As promised, I will go into details for all those sub challenges. Please be patient so I have time to clean all the scripts and release them as well.
Hey@@allthingsida, totally makes sense! I hope you didn't take my comment as rushing you... In fact, I think go into details for all small sections would be super beneficial as I can see them being applicable for many of the Flare-on/real world challenges. Plz keep up the good work, I am learning alot from your videos! Do you have a Discord server by any chance?
@@kaihuang5420not at all. I am happy that you are interested. Many people are.
The plan is to fulfill the promises made in this video and break all the challenges found in this big video into smaller pieces. Surely they are beneficial for real life scenarios.
No, no Discord, but I have a community under the same name on X (/Twitter).
@@allthingsida yeah I have been following that channel! Thanks for sharing your knowledge!
You should do this for #3 +. I got stuck midway on #3 and even with the solutions available, It's difficult to obtain the necessary skills. Would love to see you just go through the flare on challenges
Very nice
Really educational video, I still have not watched the entire thing but so far I have already learnt a ton.

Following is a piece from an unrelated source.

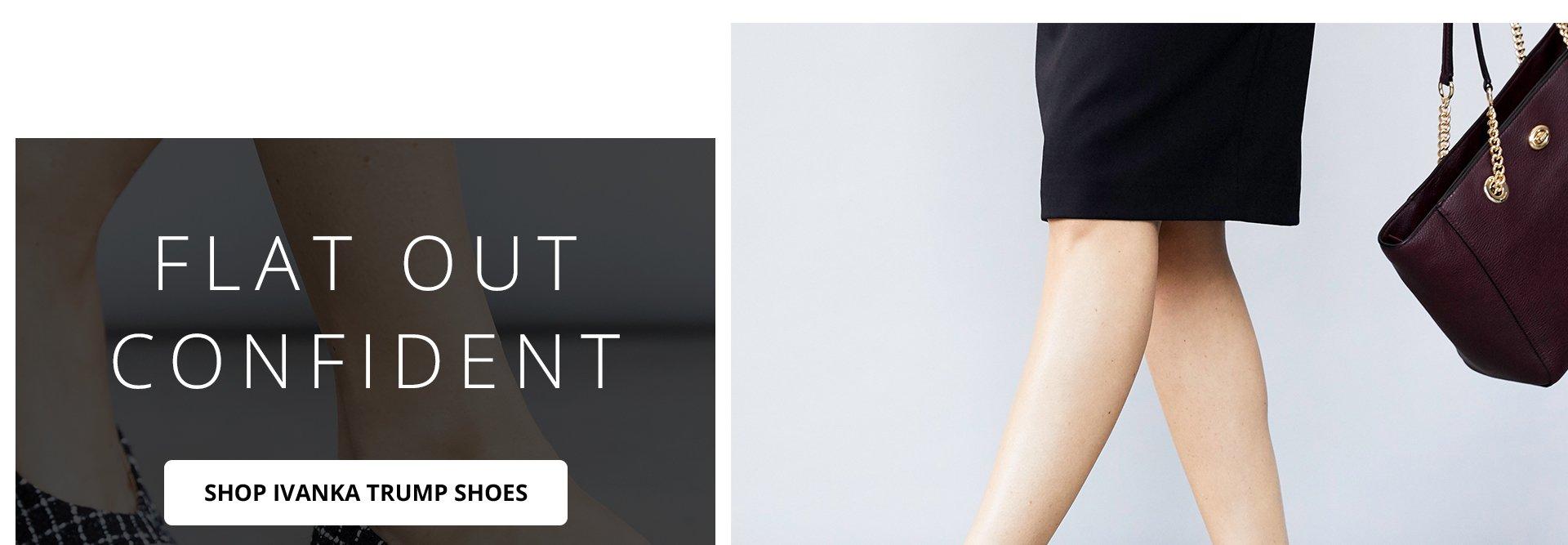 Flat out confident. Shop Ivanka Trump Shoes.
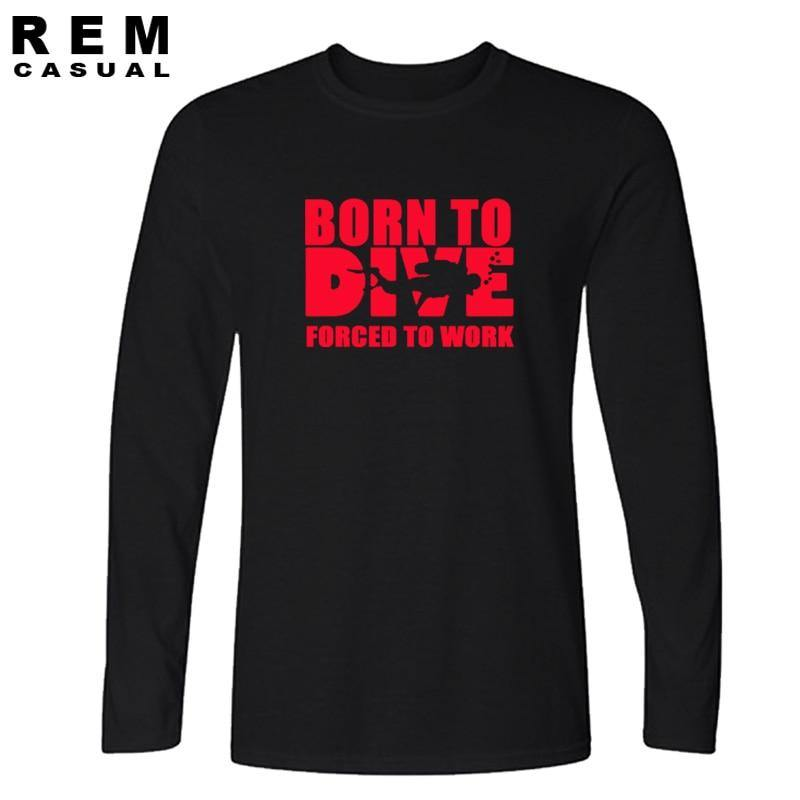 Born To Dive Forced To Work Long Sleeve T Shirt - The Eagle Ray Dive Shop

One question, my IDA (7.6) initially figured out the strcpy at the top of the function 0x18003CEDE but now that I have performed some more configuration, it suddenly assigns the bytes to stack variables, like:
v25 = 0x205F5F5F5F202020i64;
v26 = 0x2020202020202020i64;
v27 = 32;
v28 = 32;
v29 = 32;
v30 = 32;
v31 = 32;
v32 = 32;
v33 = 32;
v34 = 32;
v35 = 32;
v36 = 13;
v37 = 10;
v38 = 32;
v39 = 32;
v40 = 32;
v41 = 32;
Is the version a problem for this unstability or it can be fixed in some way? (perhaps via configuring the IDA microcode which I don't have any idea how)
Had to tell what's the issue. Go to the beginning of the strings (one of those vXX variables), press Y, change its prototype from a 'char' to a proper 'char []' size.
@@allthingsida Hey, sorry for late answer but after a few days I could be able to reproduce my problem (IDA suddenly decided to display the yoda string properly) and this approach seems to not work as I get an error when changing prototype. Also I have tried this solution with other samples too where the prototype is already char[] but still displays the characters as numbers.